Je vous trouve bien conciliant avec un ouvrage foncièrement révisionniste. Lorsqu'il s'agit de s'attaquer aux enfants les collectivités savent bien qu’elles peuvent plus facilement manipuler les masses.

J-Luc Le Floc'h
Mercredi 26 octobre 2011

Alain Juppé, ministre des Affaires étrangères et européennes, invité ce matin sur la station radio France Inter, indiquait au fil du débat (à propos du printemps arabe auquel nous assistons) qu’il avait fallu 81 ans en France pour instaurer la démocratie (de1789 à l’avènement de la III° République, si j’ai bien compris).

Même à Nantes, même en Loire-Atlantique, même en Bretagne ? Nous aussi nous aurions droit à la démocratie ? Au respect des régions et des peuples ?

On peut rêver : après le printemps arabe, le printemps breton, ou le printemps français ? Bref, le dégel, enfin ! A benn-a-fin !

Yves Le Gonidec
Mercredi 26 octobre 2011

La démocratie à la française avait alors 300 ans de retard sur la Bretagne, indépendante ! Une monarchie constitutionnelle réelle au moyen-age qui a été détruite à la révolution donc je corrigerais vos propos rapporté d'Alan Jupezh, Yann-Lug ker, par "il a fallu 81 ans en France pour détériorer la démocratie"... et 2 longs siècles pour maintenir l'hypocrisie en place !

Yann Vleiz Ar C'hunff
Mercredi 26 octobre 2011

Combien de temps allons nous encore accepter ce déni de démocratie anti-breton?

Yves Le Gonidec
Jeudi 27 octobre 2011

Un Peuple c'est une culture, un territoire, une langue, une Histoire, un sentiment d'appartenance délimité en frontières (réelles ou symboliques) et aussi : un trésor publique, une vie politique propre et une armée (police, armée officielle, milices partisanes assimilables etc.). Pour résumer sur ces trois derniers critères manquants en apparence en Bretagne : nous n'avons pas d'armée, ni force de police, en somme notre sécurité est assurée par des tiers, par une police privée "la police française" ou l'armée professionnelle contente de trouver ici une avancée en Atlantique pour stocker ses bombes H (pour les milices, autant dire que les pseudos miliciens bretons ne font peur à personne, pas même à leurs copains !) ; "une vie politique propre", à soi ? Elle existe mais quasi inaccessible aux bretons : médias tv, papier et radios tous aux ordres de l'affrontement éternel droite-gauche ps/ump justifiant une fausse alternative à chaque rebond de balle pour mieux introduire le reflex jacobin dans l'urne de vote. Contrôlons nos médias, nous avancerons sur la démocratie bretonne, qui pour l'heure n'est qu'un leur agité contre toute tentative régionaliste d'accès à la vraie démocratie ! "Vous êtes bretons ? Les français commandent !" et cela n'a surement pas changé !

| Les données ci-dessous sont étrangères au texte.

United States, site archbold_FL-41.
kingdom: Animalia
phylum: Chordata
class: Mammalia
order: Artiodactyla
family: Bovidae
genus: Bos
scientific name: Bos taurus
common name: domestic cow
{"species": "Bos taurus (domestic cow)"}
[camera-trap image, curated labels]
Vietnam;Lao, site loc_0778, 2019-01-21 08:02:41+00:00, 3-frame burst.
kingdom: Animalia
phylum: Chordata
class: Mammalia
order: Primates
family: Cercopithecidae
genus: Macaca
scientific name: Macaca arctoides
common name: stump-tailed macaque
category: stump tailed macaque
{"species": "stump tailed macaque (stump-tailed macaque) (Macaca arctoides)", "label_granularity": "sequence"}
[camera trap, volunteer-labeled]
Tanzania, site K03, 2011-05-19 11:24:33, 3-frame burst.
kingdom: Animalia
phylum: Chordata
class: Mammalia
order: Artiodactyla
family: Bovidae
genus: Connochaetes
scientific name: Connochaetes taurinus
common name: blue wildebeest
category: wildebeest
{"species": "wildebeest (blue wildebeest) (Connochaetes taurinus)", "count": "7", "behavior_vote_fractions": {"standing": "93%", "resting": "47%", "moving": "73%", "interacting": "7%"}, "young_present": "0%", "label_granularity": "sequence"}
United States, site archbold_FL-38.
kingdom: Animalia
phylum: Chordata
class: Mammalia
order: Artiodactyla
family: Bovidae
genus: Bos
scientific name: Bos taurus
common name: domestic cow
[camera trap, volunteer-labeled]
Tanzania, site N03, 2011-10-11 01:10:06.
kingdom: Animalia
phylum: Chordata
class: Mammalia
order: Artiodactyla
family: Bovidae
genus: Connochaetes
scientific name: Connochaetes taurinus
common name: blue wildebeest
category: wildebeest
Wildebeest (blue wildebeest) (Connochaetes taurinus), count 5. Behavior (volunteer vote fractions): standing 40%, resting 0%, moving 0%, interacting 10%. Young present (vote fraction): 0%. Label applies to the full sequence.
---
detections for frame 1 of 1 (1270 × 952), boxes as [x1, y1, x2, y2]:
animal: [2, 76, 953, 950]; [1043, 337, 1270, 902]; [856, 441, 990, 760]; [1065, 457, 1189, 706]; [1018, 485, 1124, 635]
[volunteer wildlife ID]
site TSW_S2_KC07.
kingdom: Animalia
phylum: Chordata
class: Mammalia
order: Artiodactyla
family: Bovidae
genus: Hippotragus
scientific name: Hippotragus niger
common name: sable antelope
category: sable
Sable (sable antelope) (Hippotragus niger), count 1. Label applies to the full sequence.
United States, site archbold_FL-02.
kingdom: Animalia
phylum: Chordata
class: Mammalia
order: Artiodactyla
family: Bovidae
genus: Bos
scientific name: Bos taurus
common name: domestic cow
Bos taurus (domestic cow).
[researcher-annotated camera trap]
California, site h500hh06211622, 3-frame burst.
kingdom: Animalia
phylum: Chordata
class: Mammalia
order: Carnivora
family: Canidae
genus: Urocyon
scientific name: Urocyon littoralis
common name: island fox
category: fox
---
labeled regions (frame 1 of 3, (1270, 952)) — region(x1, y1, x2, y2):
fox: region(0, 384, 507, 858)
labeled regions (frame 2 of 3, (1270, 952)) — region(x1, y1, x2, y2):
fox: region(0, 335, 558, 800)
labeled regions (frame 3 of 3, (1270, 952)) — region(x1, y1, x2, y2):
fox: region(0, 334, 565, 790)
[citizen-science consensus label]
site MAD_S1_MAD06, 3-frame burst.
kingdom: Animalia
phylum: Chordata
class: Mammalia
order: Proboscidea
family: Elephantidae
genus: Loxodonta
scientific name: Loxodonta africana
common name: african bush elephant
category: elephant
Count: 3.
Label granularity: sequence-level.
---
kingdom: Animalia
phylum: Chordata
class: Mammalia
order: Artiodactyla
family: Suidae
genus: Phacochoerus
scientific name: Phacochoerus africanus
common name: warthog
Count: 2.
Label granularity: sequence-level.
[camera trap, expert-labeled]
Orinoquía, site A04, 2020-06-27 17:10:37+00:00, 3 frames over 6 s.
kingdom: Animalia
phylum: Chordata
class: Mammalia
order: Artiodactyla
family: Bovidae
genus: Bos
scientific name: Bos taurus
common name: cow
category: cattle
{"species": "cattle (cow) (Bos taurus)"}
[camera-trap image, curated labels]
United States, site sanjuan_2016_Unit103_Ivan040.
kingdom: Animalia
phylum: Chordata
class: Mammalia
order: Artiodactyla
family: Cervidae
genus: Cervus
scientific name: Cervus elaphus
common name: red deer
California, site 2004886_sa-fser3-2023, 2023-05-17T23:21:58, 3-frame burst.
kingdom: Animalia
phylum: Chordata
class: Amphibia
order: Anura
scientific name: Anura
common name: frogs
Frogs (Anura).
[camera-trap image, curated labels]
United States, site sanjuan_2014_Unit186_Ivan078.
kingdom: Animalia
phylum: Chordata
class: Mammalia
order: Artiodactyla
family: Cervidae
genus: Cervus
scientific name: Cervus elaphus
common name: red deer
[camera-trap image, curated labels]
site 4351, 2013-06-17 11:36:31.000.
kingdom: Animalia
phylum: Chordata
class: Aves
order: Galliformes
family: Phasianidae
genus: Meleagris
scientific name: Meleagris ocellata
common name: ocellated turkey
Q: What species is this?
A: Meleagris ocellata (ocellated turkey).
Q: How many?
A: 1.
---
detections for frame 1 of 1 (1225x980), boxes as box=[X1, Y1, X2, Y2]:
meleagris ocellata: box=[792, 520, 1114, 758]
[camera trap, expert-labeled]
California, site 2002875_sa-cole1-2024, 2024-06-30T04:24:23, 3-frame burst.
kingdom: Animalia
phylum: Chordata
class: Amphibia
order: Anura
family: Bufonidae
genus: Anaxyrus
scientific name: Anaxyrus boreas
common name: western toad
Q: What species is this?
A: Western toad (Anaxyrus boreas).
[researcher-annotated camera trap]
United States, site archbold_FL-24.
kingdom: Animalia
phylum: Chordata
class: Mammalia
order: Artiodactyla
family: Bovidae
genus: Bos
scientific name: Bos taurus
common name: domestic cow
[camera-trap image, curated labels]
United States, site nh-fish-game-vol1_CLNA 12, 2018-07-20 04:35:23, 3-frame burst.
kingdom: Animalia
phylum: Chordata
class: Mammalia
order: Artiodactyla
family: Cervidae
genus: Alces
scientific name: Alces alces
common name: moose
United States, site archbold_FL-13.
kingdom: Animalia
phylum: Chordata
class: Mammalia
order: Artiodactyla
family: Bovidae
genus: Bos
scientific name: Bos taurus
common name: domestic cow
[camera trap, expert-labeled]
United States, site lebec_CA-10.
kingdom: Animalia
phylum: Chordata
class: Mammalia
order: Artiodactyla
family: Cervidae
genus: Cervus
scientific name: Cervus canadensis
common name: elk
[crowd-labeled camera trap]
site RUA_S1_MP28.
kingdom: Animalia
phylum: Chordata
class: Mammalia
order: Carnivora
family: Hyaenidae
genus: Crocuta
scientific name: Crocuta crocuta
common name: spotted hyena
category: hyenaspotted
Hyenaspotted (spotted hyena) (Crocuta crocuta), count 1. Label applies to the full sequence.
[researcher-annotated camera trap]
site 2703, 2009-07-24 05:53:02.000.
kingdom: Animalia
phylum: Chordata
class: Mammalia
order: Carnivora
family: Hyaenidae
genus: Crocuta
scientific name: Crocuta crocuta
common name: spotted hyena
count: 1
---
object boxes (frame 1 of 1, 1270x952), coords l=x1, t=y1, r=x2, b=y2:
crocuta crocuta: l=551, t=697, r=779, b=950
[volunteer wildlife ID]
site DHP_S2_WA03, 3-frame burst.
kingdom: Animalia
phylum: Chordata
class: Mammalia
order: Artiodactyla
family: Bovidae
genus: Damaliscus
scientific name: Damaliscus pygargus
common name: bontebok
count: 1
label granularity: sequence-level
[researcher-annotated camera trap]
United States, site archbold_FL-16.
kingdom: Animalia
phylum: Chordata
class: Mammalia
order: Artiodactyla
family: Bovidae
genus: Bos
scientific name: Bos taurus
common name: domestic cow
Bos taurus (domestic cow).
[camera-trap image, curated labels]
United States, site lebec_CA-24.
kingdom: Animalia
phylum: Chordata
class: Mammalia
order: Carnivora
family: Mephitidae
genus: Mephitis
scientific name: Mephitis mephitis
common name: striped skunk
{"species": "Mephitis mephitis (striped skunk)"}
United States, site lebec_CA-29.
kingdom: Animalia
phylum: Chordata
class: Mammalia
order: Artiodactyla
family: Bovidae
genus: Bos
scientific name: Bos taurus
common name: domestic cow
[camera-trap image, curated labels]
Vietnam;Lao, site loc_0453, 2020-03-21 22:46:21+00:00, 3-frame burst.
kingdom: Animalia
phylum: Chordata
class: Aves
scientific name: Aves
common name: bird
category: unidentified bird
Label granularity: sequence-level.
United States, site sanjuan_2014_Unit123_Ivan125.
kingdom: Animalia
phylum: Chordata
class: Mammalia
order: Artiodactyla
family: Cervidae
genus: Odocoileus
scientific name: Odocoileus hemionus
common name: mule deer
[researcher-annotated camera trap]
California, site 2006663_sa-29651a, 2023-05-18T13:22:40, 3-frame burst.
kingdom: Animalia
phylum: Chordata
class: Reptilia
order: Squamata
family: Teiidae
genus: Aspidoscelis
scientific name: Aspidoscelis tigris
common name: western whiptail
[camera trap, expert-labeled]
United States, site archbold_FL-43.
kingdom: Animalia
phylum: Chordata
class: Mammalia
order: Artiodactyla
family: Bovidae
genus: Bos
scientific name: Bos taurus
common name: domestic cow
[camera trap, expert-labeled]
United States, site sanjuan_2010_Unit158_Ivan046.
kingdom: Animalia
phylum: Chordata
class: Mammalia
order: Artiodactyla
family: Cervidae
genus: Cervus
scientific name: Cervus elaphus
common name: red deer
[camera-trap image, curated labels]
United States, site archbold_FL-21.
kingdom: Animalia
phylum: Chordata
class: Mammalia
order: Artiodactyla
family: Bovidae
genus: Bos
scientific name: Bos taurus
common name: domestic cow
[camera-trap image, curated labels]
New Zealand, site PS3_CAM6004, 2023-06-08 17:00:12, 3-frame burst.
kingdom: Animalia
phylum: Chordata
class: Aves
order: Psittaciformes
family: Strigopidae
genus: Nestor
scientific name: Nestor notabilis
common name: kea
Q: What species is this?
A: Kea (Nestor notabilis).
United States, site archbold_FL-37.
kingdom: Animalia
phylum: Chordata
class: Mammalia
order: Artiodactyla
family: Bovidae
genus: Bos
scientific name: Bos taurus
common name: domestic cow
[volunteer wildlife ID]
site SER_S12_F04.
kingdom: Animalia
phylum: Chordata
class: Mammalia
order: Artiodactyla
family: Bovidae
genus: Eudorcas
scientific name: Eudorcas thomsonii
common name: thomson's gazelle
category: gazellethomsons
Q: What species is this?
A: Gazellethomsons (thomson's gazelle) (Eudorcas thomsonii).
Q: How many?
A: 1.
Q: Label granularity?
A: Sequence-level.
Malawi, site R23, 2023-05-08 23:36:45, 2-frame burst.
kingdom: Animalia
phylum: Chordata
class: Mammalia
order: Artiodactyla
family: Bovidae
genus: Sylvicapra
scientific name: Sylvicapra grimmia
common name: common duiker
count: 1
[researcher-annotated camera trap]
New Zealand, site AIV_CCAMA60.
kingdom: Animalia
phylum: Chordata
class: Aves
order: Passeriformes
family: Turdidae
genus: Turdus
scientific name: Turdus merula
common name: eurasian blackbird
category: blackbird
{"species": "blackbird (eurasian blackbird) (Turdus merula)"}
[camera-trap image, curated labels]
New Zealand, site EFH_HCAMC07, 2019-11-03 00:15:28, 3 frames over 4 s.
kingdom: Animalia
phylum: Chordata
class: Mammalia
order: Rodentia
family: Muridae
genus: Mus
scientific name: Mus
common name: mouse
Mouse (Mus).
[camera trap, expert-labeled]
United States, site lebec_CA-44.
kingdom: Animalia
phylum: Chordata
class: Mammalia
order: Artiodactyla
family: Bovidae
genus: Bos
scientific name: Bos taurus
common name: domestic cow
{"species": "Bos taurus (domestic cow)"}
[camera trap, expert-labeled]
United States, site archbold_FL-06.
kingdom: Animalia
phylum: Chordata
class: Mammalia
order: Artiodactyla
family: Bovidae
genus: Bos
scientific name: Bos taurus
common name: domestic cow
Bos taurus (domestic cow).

Dernier point non des moins importants : le trésor publique breton. 83 % des impôts directs et indirects ne sont pas réinjectés en Bretagne. 17 % suffisent pour les CAF, Pole Emploi, Sécu, routes, écoles, investissements, subventions, administrations diverses etc. Demain, la France part de Bretagne, la Bretagne multiplie par 5 son budget et s'en occupe comme une grande. Bretagne serait financée par les français ? En vérité le contraire...

Revenons à notre trésor : rien, quechi, nada, netra !

On veut enterre un dico ? diffuser un vrai dico avec de vrais définitions et non des termes choisis et segmentés pour manipuler nos enfants ? Il nous faut un trésor militant !

Créons la Bank Breizh / Banq de Bertaèyn, où chaque épargnant, titulaire de compte est propriétaire de la banque et choisi ses dirigeants, ses consultants, ses experts ! Banque éthique, bretonne, solidaire et correctrice des maux idéologiques qui polluent notre belle Armorique celtico-latine !

Michel prigent
Jeudi 27 octobre 2011

Les problèmes spécifiques à la Bretagne (réunification, statut du breton, absence d'enseignement de son Histoire, interdiction de télé régionale ...) ne sont que des avatars représentatifs du déficit démocratique de notre pays.

Ce qui est désespérant, c'est que les "petits partis" nationaux (radicaux, PC, EELV, centre(s) ?, MoDem, FN, front de Gauche...) semblent s'en accomoder en ne contestant pas ou mollement le "système" qui pourtant les pénalise.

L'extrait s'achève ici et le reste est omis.